Der deutsche Print-on-Demand-Anbieter Spreadshirt hat im vergangenen Geschäftsjahr erneut ein kräftiges Umsatzplus erzielt. „2019 war ein fantastisches Jahr für Spreadshirt. Wir haben unsere Profitabilität weiter gesteigert und im Bereich Team- und Gruppenbestellungen wesentliche Marktanteile übernommen“, erklärte CEO Philip Rooke am Dienstag in einer Mitteilung. Derzeit leidet das Unternehmen wie die gesamte Bekleidungsbranche unter den Auswirkungen der Corona-Krise. Für das zweite Halbjahr hegt das Management aber „hohe Umsatzerwartungen“.
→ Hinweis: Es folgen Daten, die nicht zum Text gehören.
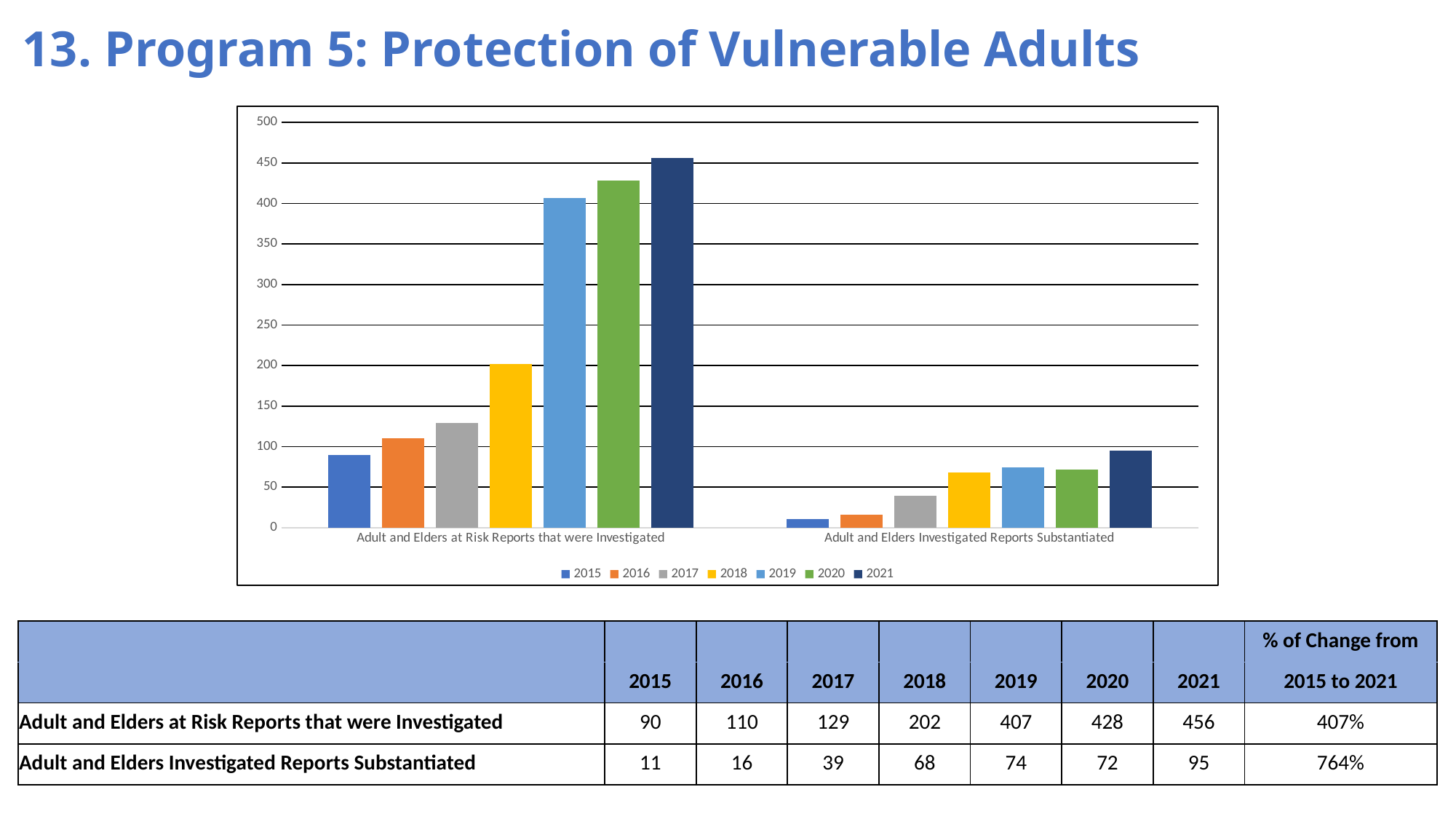
What kind of chart is shown on the slide? bar chart Which year has the lowest value for 'Adult and Elders Investigated Reports Substantiated'? 2015 How many series does the chart legend list? 7 How many categories are shown on the x axis of the chart? 2 What is the value for 2021 in the 'Adult and Elders at Risk Reports that were Investigated' category? 456 What is the value for 2017 in the 'Adult and Elders Investigated Reports Substantiated' category? 39 Which is larger: the 2019 value or the 2020 value for 'Adult and Elders Investigated Reports Substantiated'? 2019 Do the values for 'Adult and Elders at Risk Reports that were Investigated' rise or fall from 2015 to 2021? rise What colour are the bars for the 2018 series in the chart? yellow Which year has the highest value for 'Adult and Elders at Risk Reports that were Investigated'? 2021 Is the 2018 value for 'Adult and Elders at Risk Reports that were Investigated' greater or less than 200? greater What is the difference between the 2019 and 2018 values for 'Adult and Elders at Risk Reports that were Investigated'? 205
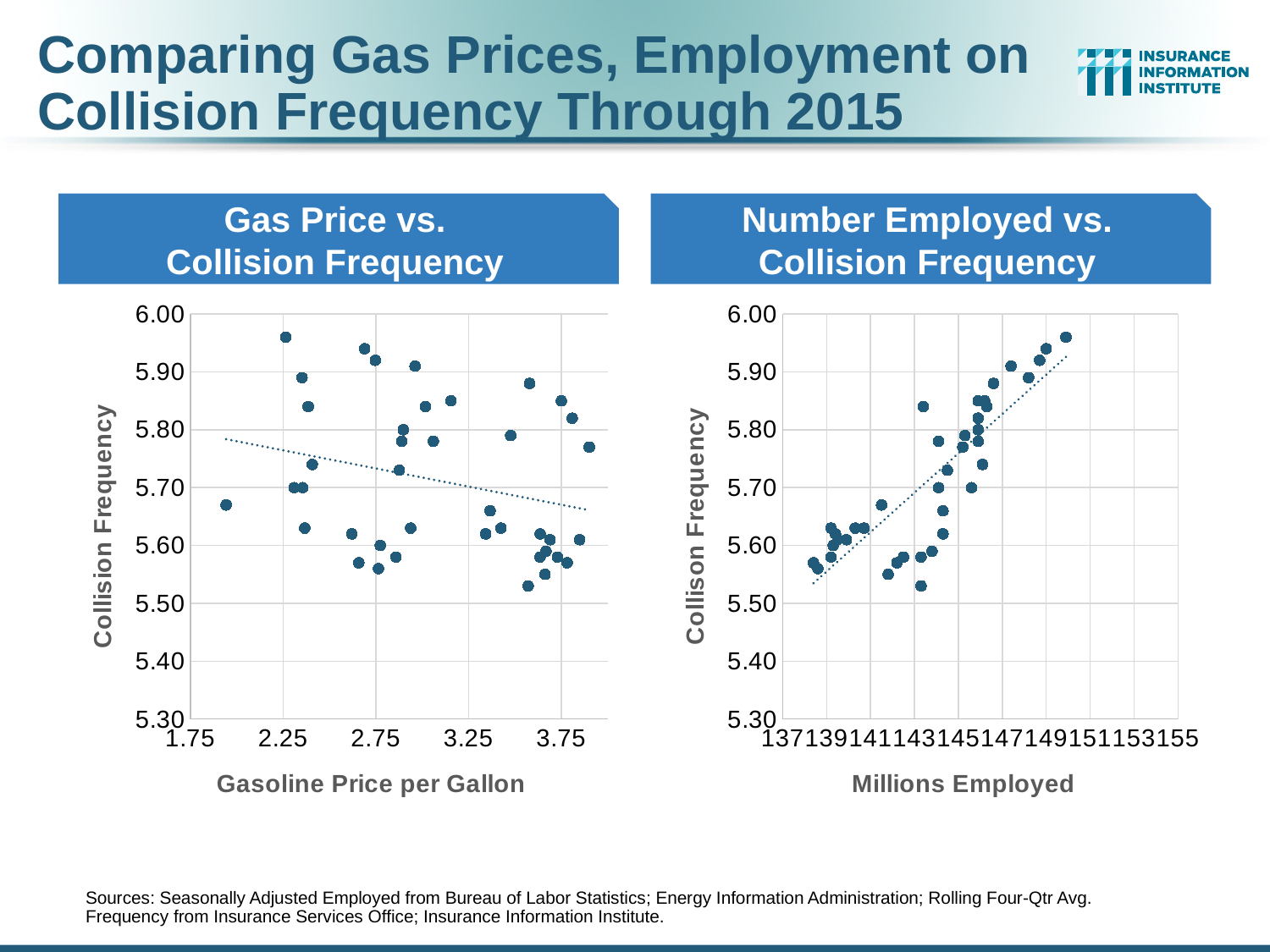
In the "Number Employed vs. Collision Frequency" chart, is the collision frequency for the point with the highest millions employed greater or less than 5.90? greater In the "Number Employed vs. Collision Frequency" chart, is the highest collision frequency plotted greater or less than 5.90? greater What kind of chart is the "Number Employed vs. Collision Frequency" chart? Scatter chart What kind of chart is the "Gas Price vs. Collision Frequency" chart? Scatter chart In the "Number Employed vs. Collision Frequency" chart, is the lowest collision frequency plotted greater or less than 5.60? less In the "Gas Price vs. Collision Frequency" chart, does the dotted trend line rise or fall as gasoline price increases? Falls What is the x-axis title of the "Number Employed vs. Collision Frequency" chart? Millions Employed What is the x-axis title of the "Gas Price vs. Collision Frequency" chart? Gasoline Price per Gallon In the "Number Employed vs. Collision Frequency" chart, does the dotted trend line rise or fall as millions employed increases? Rises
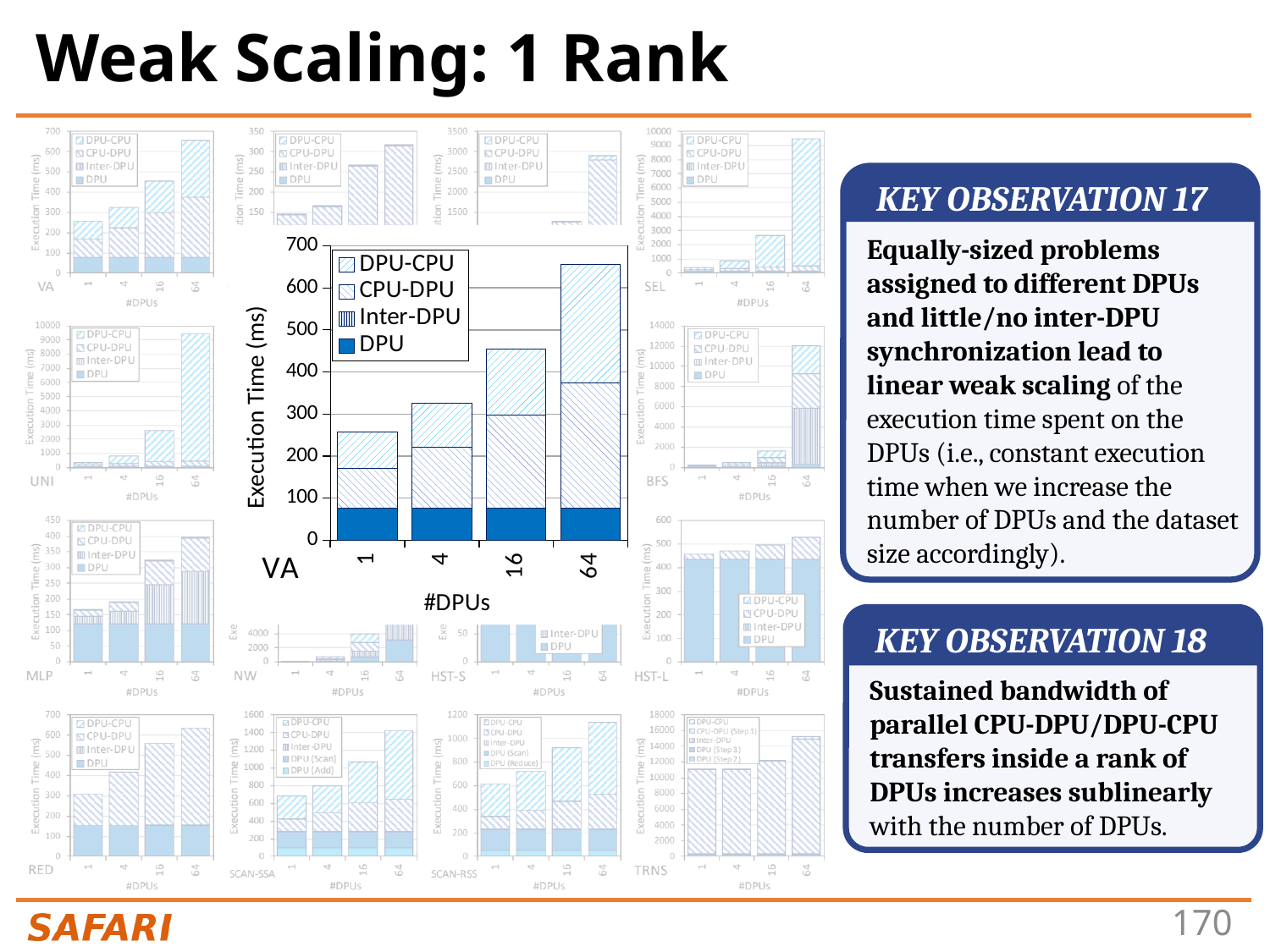
In the enlarged VA chart, what kind of chart is shown? stacked bar chart In the enlarged VA chart, does the total execution time rise or fall as the number of DPUs increases from 1 to 64? rise In the enlarged VA chart, what is the label of the y axis? Execution Time (ms) In the enlarged VA chart, is the total execution time for 16 DPUs greater or less than 400? greater In the enlarged VA chart, how many series does the legend list? 4 In the enlarged VA chart, which #DPUs category has the highest total execution time? 64 In the enlarged VA chart, which has the larger total execution time, 16 DPUs or 64 DPUs? 64 DPUs In the enlarged VA chart, which legend entry is drawn as a solid dark blue fill? DPU In the enlarged VA chart, how many #DPUs categories are plotted on the x axis? 4 In the enlarged VA chart, which #DPUs category has the lowest total execution time? 1 In the enlarged VA chart, is the total execution time for 1 DPU greater or less than 300? less In the enlarged VA chart, is the total execution time for 64 DPUs greater or less than 600? greater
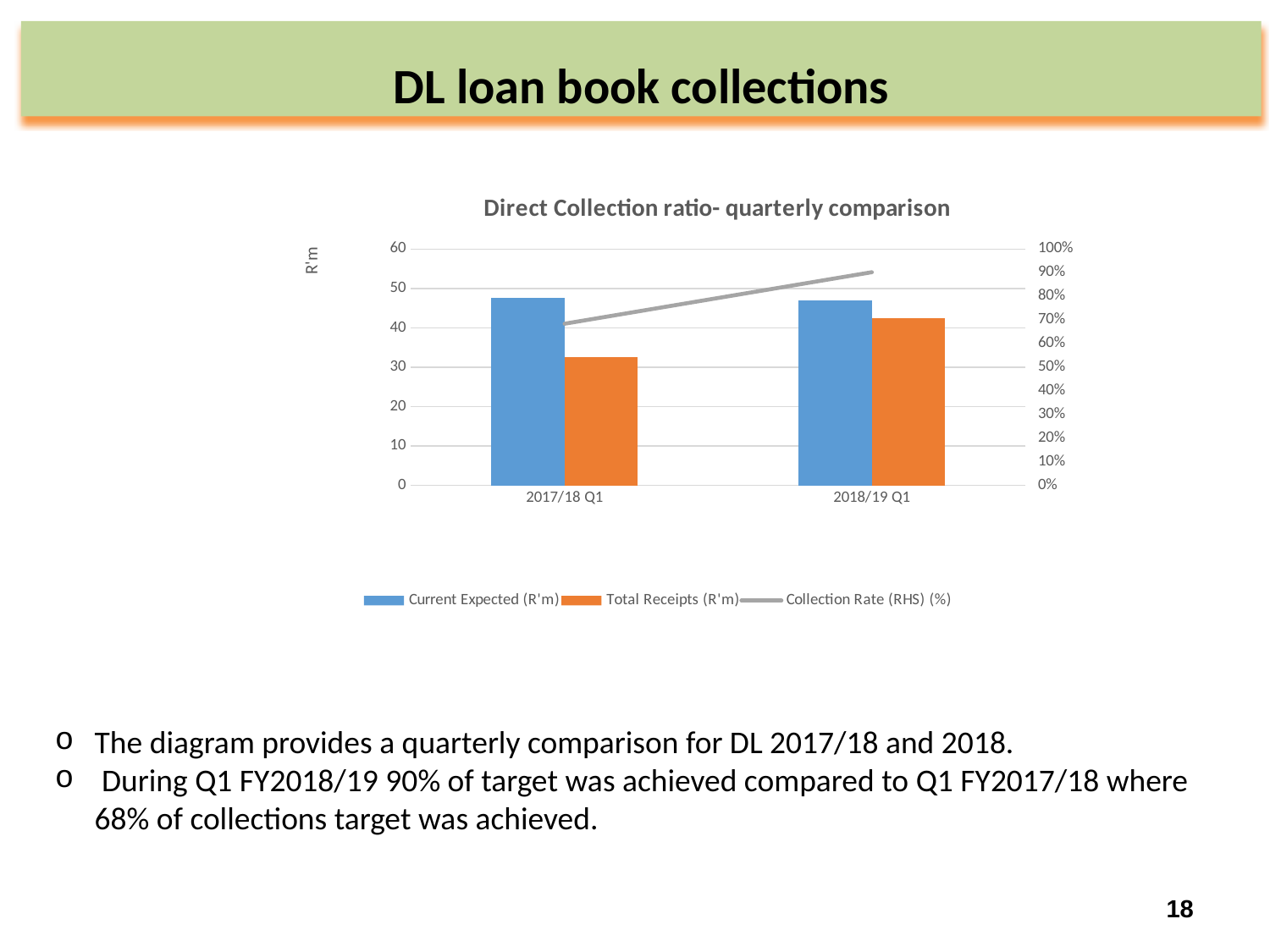
What is the title of the chart? Direct Collection ratio- quarterly comparison Is the Total Receipts (R'm) value for 2018/19 Q1 greater or less than 40? greater In 2017/18 Q1, which is larger, Current Expected (R'm) or Total Receipts (R'm)? Current Expected (R'm) How many quarters are shown on the x axis of the chart? 2 Does the Collection Rate line rise or fall from 2017/18 Q1 to 2018/19 Q1? Rise Is the Collection Rate for 2018/19 Q1 greater or less than 80%? greater Which quarter has the higher Total Receipts (R'm), 2017/18 Q1 or 2018/19 Q1? 2018/19 Q1 Is the Current Expected (R'm) value for 2017/18 Q1 greater or less than 40? greater What kind of chart is used for the Current Expected and Total Receipts series? Bar chart How many series does the chart legend list? 3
2019 erzielte Spreadshirt einen Umsatz in Höhe von 131 Millionen Euro. Damit wurde das Vorjahresniveau um 18,8 Prozent übertroffen. „Die Hauptwachstumstreiber waren größere B2C- und B2B-Aufträge in den Spreadshirt-Geschäftsbereichen Create-Your-Own und TeamShirts“, erläuterte die in Leipzig ansässige Firma. „Daneben konnten sich auch alle anderen Unternehmenseinheiten deutlich verbessern und verzeichnen eine Bewegung hin zum B2B-Markt.“

Für 2020 hatte sich das Unternehmen ursprünglich ein Umsatzziel von 150 Millionen Euro gesetzt – doch dann kam die Corona-Krise. Covid-19 stelle Spreadshirt vor „immense Herausforderungen“, räumte Rooke ein. „Wir verzeichnen einen hohen Nachfragerückgang im Bereich Teambestellungen, da jegliche sozialen Ereignisse und Großveranstaltungen abgesagt sind.“ Dafür würden derzeit „personalisierte Geschenk- und Einzelbestellungen“ sehr gut laufen: „Wir sehen hier bereits ein Wachstum von 68 Prozent“, erklärte der Vorstandschef.

Solche Lichtblicke stimmen Rooke optimistisch: „Daher sind wir sehr zuversichtlich, dass wir als profitables und gut aufgestelltes Unternehmen die aktuelle Krise meistern und mit viel neugewonnener Erfahrung weiter durchstarten werden“, erklärte er. Die für das laufende Jahr vorgesehenen Expansionsprojekte würden jedenfalls wie geplant umgesetzt. So will die Firma das Segment TeamShirts in den USA starten und den Service „Spreadshirt Print-on-Demand“ (SPOD), der seit 2018 in den Vereinigten Staaten angeboten wird, nun auch nach Europa bringen.